Problems and tasks ▸
a) On what date did the Dunya News interview with Dr. Moeed Pirzada described in the article on Musharraf take place?
b) Rewrite the stretch of the article on Musharraf from "Sixth, Rather than" through "to Pakistan’s interests.", putting "harmful" in place of "detrimental".

Document ▸
►
Abdullah Gul |
Exactly 15 years after the traumatic events of 9/11 General (R) Pervez Musharraf in his Dunya News Interview with Dr. Moeed Pirzada on 11th September 2016, Exclusive Interview with Gen. Musharraf, Dunya News on the 15th anniversary of 9/11, made a clever effort to dispel some of the accusations made against him.
Before I go any further, its important to have a look at those accusations, that exist in public memory, in our consciousness; we all are familiar with these but just to recap I am enumerating these here like a class room board – this is the ‘white board’ of our ‘collective consciousness’. Here we go:
First, After 9/11 Musharraf gave in to the US demands too quickly, meekly and cheaply, which set into motion a slippery path for Pakistan, its social fabric, politics and institutions and because of which we are still suffering.
Second, Musharraf’s sudden U-turn on Afghanistan was flawed and Pakistan had to pay a heavy price for it – still paying; now even a resurgent Taliban don’t trust us.
Third, Rather than working on his 7 point agenda which had germs of success, his option to create a King’s party comprising of turn coats from other political parties and who were tagged with NAB cases was selfish and politically motivated – and eroded whatever good work NAB had been doing.
Fourth, Sending regular troops into South Waziristan in 2003 was in violation of the 1948 Agreement, when triggered insurgency in FATA.
Fifth, Giving a free hand to CIA and FBI from 2006 onwards, and allowing initial drone strikes ended up creating space for the launch of TTP and allowed foreign and regional agencies to establish their inter-connected network in Pakistan amongst the wounded tribal elements and religious groups; It was this ‘network of agencies’ that subsequently played havoc with Pakistani lives and targeted key institutions.
Sixth, Rather than making a change in strategy on Kashmir, he unilaterally changed the Kashmir policy which gave a tactic blow to freedom movement in Kashmir.
Seventh, his succumbing to ‘do more’ policy to please the US – often acting in cahoots with India – was detrimental to Pakistan’s interests.
Eighth, Musharraf’s “Concept of Enlightened Moderation” (apparently drafted by Henry Kissinger Associates on a fat fee) was in contravention to objectives resolution and Quaid-e-Azam’s dream of making Pakistan an Islamic welfare state. In his apparent bid to show soft face of Pakistan to the world, he strove to make Pakistan a secular state. This open declaration of secularism ended up igniting storms of religious extremism
Ninth; Issuance of NRO was a blunder which brought in dream-team of USA-UK, the PPP-MQM-ANP coalition caused worst harm to Pakistan in its 5 years
Tenth; Promotion of MQM – in his own self interest or miscalculation – was his worst sin which caused grievous harm to Karachi, Pakistan’s economy and jolted Pakistan.
Gen Musharraf has been publicly charged on the above mentioned accounts and on some of the points, even cases are being pursued by the Courts. His sorry explanation of the decision to take a U-turn on Afghanistan had badly exposed his decision-making process as seriously limited, flawed and despondent which resulted present gloom in Pakistan. He kept changing his stance on many policy decisions, initially he maintained the bold stand that his sudden decision to support the global war on terror was a principled stand but later he revealed that it was due to US military threat.
◄
(Entries on spatial positioning)
►
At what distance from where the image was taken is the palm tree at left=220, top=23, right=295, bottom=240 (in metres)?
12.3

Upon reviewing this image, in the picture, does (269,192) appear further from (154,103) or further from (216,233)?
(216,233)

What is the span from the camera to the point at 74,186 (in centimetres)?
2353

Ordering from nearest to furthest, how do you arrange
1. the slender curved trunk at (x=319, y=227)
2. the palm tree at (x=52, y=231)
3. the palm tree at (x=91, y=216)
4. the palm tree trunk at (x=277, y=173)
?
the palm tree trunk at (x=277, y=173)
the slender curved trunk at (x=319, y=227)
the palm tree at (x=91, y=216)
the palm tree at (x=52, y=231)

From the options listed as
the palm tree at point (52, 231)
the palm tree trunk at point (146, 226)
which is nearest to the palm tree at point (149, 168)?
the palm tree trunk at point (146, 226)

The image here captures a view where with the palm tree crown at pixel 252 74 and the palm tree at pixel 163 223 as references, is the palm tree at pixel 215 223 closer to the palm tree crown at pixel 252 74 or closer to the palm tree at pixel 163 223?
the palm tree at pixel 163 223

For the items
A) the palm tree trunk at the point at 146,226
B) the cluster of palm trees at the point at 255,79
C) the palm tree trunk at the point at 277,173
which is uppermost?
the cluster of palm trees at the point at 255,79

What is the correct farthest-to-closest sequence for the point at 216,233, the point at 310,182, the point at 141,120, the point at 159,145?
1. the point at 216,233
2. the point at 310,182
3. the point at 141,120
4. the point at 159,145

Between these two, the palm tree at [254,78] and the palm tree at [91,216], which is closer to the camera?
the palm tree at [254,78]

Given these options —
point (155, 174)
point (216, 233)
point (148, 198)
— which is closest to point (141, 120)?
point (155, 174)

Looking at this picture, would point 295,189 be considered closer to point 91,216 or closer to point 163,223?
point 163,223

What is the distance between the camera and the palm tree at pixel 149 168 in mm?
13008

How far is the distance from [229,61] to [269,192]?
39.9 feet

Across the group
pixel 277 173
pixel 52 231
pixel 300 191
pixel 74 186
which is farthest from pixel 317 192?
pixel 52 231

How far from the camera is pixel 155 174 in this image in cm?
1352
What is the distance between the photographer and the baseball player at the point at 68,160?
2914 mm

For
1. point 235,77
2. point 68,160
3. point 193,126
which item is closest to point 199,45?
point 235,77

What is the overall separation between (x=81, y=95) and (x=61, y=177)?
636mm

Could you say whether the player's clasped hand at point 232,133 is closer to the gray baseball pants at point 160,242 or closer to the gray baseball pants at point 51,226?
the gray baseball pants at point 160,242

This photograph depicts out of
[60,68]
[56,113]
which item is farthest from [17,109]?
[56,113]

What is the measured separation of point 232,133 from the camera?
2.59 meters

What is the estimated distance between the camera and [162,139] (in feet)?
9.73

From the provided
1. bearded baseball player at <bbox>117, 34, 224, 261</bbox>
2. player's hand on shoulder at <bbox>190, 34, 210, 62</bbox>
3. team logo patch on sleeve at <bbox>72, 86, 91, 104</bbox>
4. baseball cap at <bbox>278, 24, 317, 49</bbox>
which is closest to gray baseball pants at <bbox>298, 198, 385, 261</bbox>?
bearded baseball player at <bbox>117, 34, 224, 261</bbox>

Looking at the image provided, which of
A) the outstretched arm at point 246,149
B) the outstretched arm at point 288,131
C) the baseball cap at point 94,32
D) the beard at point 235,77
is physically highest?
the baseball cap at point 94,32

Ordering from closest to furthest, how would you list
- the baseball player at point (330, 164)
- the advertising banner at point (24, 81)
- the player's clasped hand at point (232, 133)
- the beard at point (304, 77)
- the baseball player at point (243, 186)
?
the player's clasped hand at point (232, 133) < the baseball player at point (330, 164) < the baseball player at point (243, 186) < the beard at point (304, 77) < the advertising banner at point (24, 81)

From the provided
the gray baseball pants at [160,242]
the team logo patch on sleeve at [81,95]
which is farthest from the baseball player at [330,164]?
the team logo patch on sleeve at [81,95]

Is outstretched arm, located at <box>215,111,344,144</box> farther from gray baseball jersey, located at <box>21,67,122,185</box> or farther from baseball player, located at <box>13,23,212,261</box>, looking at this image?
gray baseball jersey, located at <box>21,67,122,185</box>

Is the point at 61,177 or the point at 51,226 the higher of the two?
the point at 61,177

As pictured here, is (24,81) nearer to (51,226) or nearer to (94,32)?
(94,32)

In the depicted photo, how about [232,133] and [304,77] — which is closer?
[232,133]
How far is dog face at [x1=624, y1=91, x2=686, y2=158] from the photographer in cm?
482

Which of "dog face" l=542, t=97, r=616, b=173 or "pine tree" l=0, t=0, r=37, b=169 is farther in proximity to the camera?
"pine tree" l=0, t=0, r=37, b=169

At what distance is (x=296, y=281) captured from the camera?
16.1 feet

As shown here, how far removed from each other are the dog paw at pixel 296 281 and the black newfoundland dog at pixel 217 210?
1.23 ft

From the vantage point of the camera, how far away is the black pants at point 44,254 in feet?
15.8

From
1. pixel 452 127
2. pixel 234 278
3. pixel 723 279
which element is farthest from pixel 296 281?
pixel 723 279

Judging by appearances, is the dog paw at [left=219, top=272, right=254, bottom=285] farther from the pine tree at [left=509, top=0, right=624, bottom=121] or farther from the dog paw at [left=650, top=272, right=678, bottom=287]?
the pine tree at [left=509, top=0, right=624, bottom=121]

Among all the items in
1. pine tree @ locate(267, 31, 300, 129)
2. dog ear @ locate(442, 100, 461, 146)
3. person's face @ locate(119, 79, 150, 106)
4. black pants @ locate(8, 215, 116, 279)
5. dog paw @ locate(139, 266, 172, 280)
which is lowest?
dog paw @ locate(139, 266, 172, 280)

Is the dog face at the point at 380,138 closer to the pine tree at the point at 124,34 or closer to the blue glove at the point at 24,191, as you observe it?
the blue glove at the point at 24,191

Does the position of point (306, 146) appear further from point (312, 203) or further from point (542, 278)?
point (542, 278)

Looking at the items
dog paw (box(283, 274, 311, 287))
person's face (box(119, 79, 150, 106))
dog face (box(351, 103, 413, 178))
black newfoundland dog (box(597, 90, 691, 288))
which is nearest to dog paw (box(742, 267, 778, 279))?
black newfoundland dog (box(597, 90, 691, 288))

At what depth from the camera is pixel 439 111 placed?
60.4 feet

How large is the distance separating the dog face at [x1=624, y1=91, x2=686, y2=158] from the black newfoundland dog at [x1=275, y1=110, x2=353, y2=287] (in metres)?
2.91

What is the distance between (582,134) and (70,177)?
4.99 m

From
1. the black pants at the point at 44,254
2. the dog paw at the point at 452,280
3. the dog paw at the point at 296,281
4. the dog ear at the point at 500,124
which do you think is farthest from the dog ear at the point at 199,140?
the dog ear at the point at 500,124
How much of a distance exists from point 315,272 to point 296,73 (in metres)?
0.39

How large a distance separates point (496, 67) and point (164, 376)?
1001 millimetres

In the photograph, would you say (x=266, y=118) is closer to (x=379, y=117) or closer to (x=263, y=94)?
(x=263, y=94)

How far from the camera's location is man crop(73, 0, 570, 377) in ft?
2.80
◄
Results ▸
a) 11th September 2016

b)
Sixth, Rather than making a change in strategy on Kashmir, he unilaterally changed the Kashmir policy which gave a tactic blow to freedom movement in Kashmir.
Seventh, his succumbing to ‘do more’ policy to please the US – often acting in cahoots with India – was harmful to Pakistan’s interests.